TASK TO CARRY OUT | Make an exact copy of the listing below.

# # # #

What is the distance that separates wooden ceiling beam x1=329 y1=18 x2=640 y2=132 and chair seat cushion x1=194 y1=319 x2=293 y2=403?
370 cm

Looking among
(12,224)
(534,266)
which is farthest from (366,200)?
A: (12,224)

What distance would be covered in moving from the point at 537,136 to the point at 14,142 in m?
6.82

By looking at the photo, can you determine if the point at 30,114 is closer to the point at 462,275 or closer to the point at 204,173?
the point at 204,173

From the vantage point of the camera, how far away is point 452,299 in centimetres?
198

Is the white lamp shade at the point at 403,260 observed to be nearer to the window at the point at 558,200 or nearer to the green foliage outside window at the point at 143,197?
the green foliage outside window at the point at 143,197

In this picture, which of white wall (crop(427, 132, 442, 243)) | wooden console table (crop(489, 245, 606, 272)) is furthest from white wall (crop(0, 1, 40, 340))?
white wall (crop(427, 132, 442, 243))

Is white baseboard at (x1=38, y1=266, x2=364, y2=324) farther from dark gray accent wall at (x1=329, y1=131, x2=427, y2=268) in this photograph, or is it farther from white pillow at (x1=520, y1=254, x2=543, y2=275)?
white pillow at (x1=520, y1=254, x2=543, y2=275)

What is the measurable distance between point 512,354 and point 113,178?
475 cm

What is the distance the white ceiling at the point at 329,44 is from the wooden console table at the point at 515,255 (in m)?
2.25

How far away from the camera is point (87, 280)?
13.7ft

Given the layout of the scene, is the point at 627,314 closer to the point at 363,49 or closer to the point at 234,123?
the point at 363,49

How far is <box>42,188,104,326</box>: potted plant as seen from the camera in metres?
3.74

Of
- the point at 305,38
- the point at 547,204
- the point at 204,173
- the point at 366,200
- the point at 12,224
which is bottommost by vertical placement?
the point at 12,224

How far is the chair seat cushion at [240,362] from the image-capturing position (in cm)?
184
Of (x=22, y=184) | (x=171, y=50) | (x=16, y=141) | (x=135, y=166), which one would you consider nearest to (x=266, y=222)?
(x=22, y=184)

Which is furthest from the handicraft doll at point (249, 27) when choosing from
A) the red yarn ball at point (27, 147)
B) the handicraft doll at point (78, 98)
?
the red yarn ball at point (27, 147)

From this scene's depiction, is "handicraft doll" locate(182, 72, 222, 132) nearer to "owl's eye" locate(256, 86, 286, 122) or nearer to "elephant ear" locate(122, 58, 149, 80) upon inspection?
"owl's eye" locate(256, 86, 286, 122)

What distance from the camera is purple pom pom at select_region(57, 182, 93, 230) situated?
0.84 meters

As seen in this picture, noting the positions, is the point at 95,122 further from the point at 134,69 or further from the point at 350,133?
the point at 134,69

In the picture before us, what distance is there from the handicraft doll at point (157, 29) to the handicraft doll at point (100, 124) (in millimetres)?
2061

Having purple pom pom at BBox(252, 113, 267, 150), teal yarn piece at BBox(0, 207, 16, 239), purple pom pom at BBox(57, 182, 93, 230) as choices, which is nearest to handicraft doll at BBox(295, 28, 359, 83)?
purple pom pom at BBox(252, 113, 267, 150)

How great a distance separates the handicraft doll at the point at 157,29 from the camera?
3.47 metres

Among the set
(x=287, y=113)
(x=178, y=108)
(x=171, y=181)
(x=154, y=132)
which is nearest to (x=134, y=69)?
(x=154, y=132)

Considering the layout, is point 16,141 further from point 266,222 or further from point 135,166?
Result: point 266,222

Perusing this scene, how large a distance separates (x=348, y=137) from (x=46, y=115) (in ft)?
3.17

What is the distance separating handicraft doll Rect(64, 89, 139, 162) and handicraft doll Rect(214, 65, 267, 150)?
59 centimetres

# # # #

EXERCISE OUTPUT |
What is the distance that separates wooden ceiling beam x1=329 y1=18 x2=640 y2=132 and chair seat cushion x1=194 y1=319 x2=293 y2=403?
370 cm

Looking among
(12,224)
(534,266)
which is farthest from (366,200)?
A: (12,224)

What distance would be covered in moving from the point at 537,136 to the point at 14,142 in m?
6.82

By looking at the photo, can you determine if the point at 30,114 is closer to the point at 462,275 or closer to the point at 204,173?
the point at 204,173

From the vantage point of the camera, how far away is point 452,299 in centimetres?
198

Is the white lamp shade at the point at 403,260 observed to be nearer to the window at the point at 558,200 or nearer to the green foliage outside window at the point at 143,197?
the green foliage outside window at the point at 143,197

In this picture, which of white wall (crop(427, 132, 442, 243)) | wooden console table (crop(489, 245, 606, 272)) is furthest from white wall (crop(0, 1, 40, 340))?
white wall (crop(427, 132, 442, 243))

Is white baseboard at (x1=38, y1=266, x2=364, y2=324) farther from dark gray accent wall at (x1=329, y1=131, x2=427, y2=268) in this photograph, or is it farther from white pillow at (x1=520, y1=254, x2=543, y2=275)?
white pillow at (x1=520, y1=254, x2=543, y2=275)

What is the measurable distance between point 512,354 and point 113,178?
475 cm

What is the distance the white ceiling at the point at 329,44 is from the wooden console table at the point at 515,255 (in m)?
2.25

How far away from the camera is point (87, 280)?
13.7ft

Given the layout of the scene, is the point at 627,314 closer to the point at 363,49 or closer to the point at 234,123?
the point at 363,49

How far is <box>42,188,104,326</box>: potted plant as seen from the camera in metres?
3.74

Of
- the point at 305,38
- the point at 547,204
- the point at 204,173
- the point at 366,200
- the point at 12,224
which is bottommost by vertical placement?
the point at 12,224

How far is the chair seat cushion at [240,362] from the image-capturing position (in cm)?
184
Of (x=22, y=184) | (x=171, y=50) | (x=16, y=141) | (x=135, y=166), which one would you consider nearest to (x=266, y=222)?
(x=22, y=184)

Which is furthest from the handicraft doll at point (249, 27) when choosing from
A) the red yarn ball at point (27, 147)
B) the handicraft doll at point (78, 98)
?
the red yarn ball at point (27, 147)

From this scene's depiction, is "handicraft doll" locate(182, 72, 222, 132) nearer to "owl's eye" locate(256, 86, 286, 122) or nearer to "elephant ear" locate(122, 58, 149, 80) upon inspection?
"owl's eye" locate(256, 86, 286, 122)

What distance from the camera is purple pom pom at select_region(57, 182, 93, 230) situated?
0.84 meters

As seen in this picture, noting the positions, is the point at 95,122 further from the point at 134,69 or further from the point at 350,133?
the point at 134,69

In the picture before us, what distance is there from the handicraft doll at point (157, 29) to the handicraft doll at point (100, 124) (in millimetres)?
2061

Having purple pom pom at BBox(252, 113, 267, 150), teal yarn piece at BBox(0, 207, 16, 239), purple pom pom at BBox(57, 182, 93, 230) as choices, which is nearest to handicraft doll at BBox(295, 28, 359, 83)?
purple pom pom at BBox(252, 113, 267, 150)

How great a distance separates the handicraft doll at the point at 157,29 from the camera?
3.47 metres

Among the set
(x=287, y=113)
(x=178, y=108)
(x=171, y=181)
(x=154, y=132)
which is nearest to (x=134, y=69)?
(x=154, y=132)

Considering the layout, is point 16,141 further from point 266,222 or further from point 135,166?
Result: point 266,222

Perusing this scene, how large a distance separates (x=348, y=137) from (x=46, y=115) (in ft)?
3.17

What is the distance separating handicraft doll Rect(64, 89, 139, 162) and handicraft doll Rect(214, 65, 267, 150)?
59 centimetres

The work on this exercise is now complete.